- [Your instructions]
Please render the part of the entries below that opens with the line containing "Among the options" and closes with the line containing "74.2 inches", both included, as a JSON list of strings with one string per line and blank lines left out.
═════ Source records ═════
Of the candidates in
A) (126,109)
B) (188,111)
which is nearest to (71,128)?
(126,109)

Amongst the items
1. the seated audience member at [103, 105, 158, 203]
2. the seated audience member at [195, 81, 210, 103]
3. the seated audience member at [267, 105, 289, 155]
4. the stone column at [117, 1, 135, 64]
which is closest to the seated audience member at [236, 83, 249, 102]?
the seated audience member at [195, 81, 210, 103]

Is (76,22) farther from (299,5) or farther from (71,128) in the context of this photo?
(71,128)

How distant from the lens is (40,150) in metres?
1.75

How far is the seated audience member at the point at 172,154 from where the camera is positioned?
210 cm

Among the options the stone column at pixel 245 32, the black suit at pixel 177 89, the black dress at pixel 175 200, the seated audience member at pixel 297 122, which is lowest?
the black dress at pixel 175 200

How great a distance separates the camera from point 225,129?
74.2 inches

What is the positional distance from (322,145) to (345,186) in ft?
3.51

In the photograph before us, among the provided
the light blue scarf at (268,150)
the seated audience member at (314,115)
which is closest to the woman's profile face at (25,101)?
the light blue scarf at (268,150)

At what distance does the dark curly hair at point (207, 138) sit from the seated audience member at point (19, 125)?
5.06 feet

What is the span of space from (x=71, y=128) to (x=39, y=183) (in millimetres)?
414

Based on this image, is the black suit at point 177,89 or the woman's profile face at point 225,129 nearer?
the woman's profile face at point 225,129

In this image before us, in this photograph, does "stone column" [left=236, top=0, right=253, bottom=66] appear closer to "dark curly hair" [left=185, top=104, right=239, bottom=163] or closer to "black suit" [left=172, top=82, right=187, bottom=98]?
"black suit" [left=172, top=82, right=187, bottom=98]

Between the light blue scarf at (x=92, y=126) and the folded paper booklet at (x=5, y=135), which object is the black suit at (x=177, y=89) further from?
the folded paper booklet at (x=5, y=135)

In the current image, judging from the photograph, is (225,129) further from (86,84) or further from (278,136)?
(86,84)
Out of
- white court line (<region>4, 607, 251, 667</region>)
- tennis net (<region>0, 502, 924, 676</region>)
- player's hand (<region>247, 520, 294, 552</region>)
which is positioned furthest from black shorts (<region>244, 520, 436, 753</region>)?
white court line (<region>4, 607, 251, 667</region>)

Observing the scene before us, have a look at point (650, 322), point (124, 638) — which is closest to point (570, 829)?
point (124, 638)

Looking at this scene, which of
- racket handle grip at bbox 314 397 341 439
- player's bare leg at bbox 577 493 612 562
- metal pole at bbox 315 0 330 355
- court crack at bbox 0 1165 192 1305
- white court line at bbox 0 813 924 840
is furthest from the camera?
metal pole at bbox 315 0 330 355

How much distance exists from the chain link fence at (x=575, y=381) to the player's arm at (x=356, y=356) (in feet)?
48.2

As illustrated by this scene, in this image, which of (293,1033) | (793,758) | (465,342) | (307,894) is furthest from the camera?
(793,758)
═════
- [Exercise output]
[
  "Among the options the stone column at pixel 245 32, the black suit at pixel 177 89, the black dress at pixel 175 200, the seated audience member at pixel 297 122, which is lowest?",
  "the black dress at pixel 175 200",
  "How great a distance separates the camera from point 225,129?",
  "74.2 inches"
]